OK sorry I didn't look correctly.

@crtrott
Copy link
Member

crtrott commented Jan 23, 2017

Here we go again (i mean now comes the real explanation after I understood this is using scratch space): you can't actually have a RandomAccess const view of scratch memory. This is an issue we probably need to fix. Basically texture objects can't reference scratch memory, so we would need to not use texture object. The right way to do this is most likely to enforce the usage of the correct memory space (exec_space::scratch_memory_space) for such scratch space views. That way everything would work, since the specialization for texture objects only kicks in for CudaSpace and CudaUVMSpace.

@dholladay00
Copy link
Author

Ah, ok. Perhaps for the time being I can use different memory traits so that it doesn't trigger the texture specialization. Currently I default to using the largest memory space for all scratch allocations whereas I should do something to take better advantage of the faster scratch memory spaces if possible.

@hcedwar
Copy link
Contributor

hcedwar commented Feb 15, 2017

Identified a bug: Erroneously attempts to attach texture object to Cuda space view with unmanaged memory.

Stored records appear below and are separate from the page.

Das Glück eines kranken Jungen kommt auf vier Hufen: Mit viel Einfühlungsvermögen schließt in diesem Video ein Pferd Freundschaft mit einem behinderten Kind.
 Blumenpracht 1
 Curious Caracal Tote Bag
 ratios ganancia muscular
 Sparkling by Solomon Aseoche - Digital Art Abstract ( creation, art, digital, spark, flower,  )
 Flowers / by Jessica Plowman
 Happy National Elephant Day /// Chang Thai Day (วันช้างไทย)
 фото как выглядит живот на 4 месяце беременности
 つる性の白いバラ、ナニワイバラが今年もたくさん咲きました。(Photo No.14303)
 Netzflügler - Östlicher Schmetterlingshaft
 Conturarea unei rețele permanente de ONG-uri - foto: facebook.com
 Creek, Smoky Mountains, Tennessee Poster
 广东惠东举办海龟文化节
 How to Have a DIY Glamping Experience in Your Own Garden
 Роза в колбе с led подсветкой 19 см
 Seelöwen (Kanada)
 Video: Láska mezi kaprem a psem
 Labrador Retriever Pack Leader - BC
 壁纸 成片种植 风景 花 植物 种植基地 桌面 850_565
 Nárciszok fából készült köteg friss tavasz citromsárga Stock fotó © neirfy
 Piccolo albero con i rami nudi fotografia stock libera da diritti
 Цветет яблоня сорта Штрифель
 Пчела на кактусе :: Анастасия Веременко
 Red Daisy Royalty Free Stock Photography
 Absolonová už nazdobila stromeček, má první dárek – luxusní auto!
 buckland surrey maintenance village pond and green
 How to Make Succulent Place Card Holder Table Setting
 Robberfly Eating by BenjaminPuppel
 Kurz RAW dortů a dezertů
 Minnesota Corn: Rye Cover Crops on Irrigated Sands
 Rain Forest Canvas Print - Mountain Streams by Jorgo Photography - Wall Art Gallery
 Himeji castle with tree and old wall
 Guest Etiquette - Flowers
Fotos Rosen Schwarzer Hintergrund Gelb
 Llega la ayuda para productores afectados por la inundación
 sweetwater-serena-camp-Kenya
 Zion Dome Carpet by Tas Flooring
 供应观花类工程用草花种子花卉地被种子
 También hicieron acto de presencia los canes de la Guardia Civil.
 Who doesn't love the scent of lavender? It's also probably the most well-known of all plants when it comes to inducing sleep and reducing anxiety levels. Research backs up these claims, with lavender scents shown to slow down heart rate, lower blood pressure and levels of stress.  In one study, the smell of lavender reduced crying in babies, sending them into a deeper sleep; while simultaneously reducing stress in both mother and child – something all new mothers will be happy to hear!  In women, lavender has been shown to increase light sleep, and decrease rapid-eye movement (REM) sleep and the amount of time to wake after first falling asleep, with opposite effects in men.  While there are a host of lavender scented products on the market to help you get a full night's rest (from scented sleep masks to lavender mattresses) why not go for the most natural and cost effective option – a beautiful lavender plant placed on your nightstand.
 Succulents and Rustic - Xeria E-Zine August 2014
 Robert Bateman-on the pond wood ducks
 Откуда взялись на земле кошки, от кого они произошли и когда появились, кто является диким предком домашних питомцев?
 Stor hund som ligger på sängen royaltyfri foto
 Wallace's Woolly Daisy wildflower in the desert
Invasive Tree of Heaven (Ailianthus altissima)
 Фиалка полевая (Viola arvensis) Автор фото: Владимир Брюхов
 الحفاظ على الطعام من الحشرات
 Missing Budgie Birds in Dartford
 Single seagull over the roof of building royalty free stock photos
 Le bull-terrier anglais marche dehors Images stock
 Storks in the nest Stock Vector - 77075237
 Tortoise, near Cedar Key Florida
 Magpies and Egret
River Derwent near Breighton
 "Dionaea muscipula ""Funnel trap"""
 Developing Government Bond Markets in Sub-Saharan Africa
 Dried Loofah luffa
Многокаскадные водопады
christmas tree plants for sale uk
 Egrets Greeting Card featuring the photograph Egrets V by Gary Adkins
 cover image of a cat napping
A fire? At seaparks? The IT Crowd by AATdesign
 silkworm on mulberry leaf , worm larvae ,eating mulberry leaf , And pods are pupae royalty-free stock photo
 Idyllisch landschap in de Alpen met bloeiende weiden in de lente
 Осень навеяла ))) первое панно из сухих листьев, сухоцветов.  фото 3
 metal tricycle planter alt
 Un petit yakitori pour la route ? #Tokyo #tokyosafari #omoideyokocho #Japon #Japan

@hcedwar hcedwar added the Bug Broken / incorrect code; it could be Kokkos' responsibility, or others’ (e.g., Trilinos) label Feb 15, 2017
@hcedwar hcedwar added this to the Backlog milestone Feb 15, 2017
@hcedwar
Copy link
Contributor

hcedwar commented Feb 22, 2017

Consider other cuda-const-random-access options, such as if an unmanaged view use 'ldg' intrinsics.

@ibaned ibaned added the Enhancement Improve existing capability; will potentially require voting label May 17, 2017
@hcedwar
Copy link
Contributor

hcedwar commented Sep 21, 2017

Resolve bug by verifying that a View to const random access Cuda memory, which currently uses texture objects, has a texture object available. Otherwise generate a meaningful error message.
If Kokkos configured to use 'ldg' then this verification is unnecessary.

hcedwar added a commit that referenced this issue Sep 21, 2017
Creating a const random access Cuda memory View assumes
the use of texture objects, so verify the texture object
can be created or retrieved.
@hcedwar hcedwar modified the milestones: Backlog, 2017 September Sep 21, 2017
@hcedwar hcedwar self-assigned this Sep 21, 2017
@dholladay00
Copy link
Author

Will this fix allow my team scratch views (const, random access) to use __ldg (if enabled), or will it now emit a meaningful error message?

@hcedwar
Copy link
Contributor

hcedwar commented Sep 21, 2017

If KOKKOS_ENABLE_CUDA_LDG_INTRINSIC is set then all const random access Cuda Views will use the __ldg, otherwise an error message is emitted when trying to use a const random access Cuda View on non-allocated memory.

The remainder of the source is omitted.